IN THE HIGH COURT OF ZIMBABWE

NDOU J

BULAWAYO 29 DECEMBER 2005


Criminal Review


NDOU J: The accused was convicted by a Gweru Magistrate of contravening section 56(2)(e) of the Road Traffic Act [Chapter 13:11] as read with section 25 Part LXXXIV of the Criminal Penalties Act [No. 22 of 2001].

The learned scrutinising Senior Regional Magistrate Central Division, is not satisfied with the propriety of the conviction resulting in him addressing the following minute to this court.

“The accused was convicted on his own plea of guilty of contravening section 56(2)(e) of the Road Traffic Act which provides that:


“Any person who … acts upon, produces or uses an invalid licence with intent that it shall be regarded as valid … shall be guilty of an offence” (emphasis is mine).


The facts of the case as per state outline are very shallow and the inquiry into mitigation by the trial magistrate is perfunctory. As shown above section 56(2)(e) of the Act … requires proof of requisite mens rea on the part of the accused before he is convicted as this is not a strict liability offence. An unrepresented accused may not appreciate this. In casu, the facts do not disclose how the accused obtained an invalid certificate of competence in his possession. This is so because it is inexplicable that accused would take an invalid certificate of competence to Vehicle Inspection Department (VID) inspectors to obtain a drivers’ licence disc well knowing that the certificate accused had was invalid. Further, it is

HB 135/05


not even explained how or in what way the certificate of competence was invalid. All these issues in my view, have a bearing on whether the accused had requisite intention to commit the offence and/or sentence to be imposed. All these issues were not canvassed by the trial magistrate and puts into issue the propriety of the conviction and/or sentence.”

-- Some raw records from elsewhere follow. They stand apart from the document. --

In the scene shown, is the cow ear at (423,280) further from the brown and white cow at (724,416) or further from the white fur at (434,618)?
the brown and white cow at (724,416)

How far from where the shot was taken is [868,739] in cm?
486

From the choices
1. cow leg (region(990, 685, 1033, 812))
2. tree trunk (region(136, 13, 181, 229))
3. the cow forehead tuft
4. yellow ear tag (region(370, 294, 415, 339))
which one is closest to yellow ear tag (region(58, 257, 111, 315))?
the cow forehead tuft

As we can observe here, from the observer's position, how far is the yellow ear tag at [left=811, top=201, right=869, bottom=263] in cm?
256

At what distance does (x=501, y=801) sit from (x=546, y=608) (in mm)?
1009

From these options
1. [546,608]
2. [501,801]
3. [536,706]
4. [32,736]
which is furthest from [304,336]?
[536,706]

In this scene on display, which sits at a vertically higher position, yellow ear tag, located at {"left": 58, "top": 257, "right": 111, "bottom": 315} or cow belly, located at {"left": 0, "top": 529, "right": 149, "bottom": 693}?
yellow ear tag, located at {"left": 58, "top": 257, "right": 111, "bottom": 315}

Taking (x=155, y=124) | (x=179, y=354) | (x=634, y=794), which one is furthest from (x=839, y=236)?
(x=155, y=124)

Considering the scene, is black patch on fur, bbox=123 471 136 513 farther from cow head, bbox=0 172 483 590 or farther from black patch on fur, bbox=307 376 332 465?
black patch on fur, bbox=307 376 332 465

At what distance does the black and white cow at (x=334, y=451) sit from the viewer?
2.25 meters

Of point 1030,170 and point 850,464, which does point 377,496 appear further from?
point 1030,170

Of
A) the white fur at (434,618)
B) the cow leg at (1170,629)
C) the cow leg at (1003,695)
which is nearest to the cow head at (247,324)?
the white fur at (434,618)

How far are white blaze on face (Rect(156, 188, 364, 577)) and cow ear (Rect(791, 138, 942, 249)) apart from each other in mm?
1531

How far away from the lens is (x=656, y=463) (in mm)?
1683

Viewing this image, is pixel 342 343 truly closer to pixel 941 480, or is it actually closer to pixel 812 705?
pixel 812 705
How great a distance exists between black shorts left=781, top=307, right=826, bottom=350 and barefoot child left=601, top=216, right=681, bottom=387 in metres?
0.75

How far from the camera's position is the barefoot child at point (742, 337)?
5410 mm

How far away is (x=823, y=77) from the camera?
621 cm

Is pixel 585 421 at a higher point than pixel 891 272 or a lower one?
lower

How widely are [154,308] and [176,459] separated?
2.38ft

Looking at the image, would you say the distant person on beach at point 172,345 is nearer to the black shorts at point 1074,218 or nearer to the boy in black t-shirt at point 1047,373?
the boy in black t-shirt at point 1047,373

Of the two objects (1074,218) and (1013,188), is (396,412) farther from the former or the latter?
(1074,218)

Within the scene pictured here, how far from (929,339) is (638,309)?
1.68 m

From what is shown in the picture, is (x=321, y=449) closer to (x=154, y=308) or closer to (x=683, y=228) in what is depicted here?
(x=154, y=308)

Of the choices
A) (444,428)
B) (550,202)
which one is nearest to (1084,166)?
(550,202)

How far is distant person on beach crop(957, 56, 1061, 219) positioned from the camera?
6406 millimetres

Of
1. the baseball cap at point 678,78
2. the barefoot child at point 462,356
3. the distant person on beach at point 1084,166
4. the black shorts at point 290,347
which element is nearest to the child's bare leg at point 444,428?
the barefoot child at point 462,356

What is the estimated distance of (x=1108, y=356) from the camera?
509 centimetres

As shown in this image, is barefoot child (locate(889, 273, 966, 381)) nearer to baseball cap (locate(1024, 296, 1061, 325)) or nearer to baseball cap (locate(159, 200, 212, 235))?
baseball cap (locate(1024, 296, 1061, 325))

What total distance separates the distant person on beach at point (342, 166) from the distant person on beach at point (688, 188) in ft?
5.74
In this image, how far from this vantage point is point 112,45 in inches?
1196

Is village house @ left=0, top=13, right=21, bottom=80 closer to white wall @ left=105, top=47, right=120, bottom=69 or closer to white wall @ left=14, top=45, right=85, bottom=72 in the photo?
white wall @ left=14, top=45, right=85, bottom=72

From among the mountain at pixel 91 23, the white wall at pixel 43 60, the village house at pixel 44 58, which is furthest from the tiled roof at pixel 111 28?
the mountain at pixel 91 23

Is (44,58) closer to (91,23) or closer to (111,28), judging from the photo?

I agree with the learned scrutinising Senior Regional Magistrate’s observations. The conviction cannot stand. The essential elements of the charge were not fully canvassed with the accused. He was not placed in a position where he would make an informed decision on his plea of guilty. As the accused was undefended, the trial magistrate was under obligation to assist him as far as is necessary to ensure that justice is done. The above pertinent points raised by the scrutinising Regional Magistrate should have been canvassed – S v Kefasi & Ors 1975(1) RLR 357; R v Cowan 1969(2) RLR 18; S v Tshuma 1979 RLR 366; S v Mutadza 1983(1) ZLR 123 and S v Chuma 1990(2) ZLR 33 (H). It is trite that the trial magistrate, when resorting to the use of the procedure set out in section 271(2)(b) of the Criminal Procedure and Evidence Act [Chapter 9:07] he/she is required to ensure that the accused fully understands the nature of the charge. All essential elements of the offence must be explained to the accused and be understood and admitted by the said accused. The element of the intention in casu, which emanates from the statutory definition should have been explained to the accused – S v Matimba 1989(3) ZLR 173(S); S v Dube & Anor 1988(2) ZLR 285(S) and S v Ncube (2) 1989(2) ZLR 232(H). This was not done in this case.


HB 135/05

Accordingly, the conviction be and is hereby set aside and a trial de novo is ordered before a different magistrate.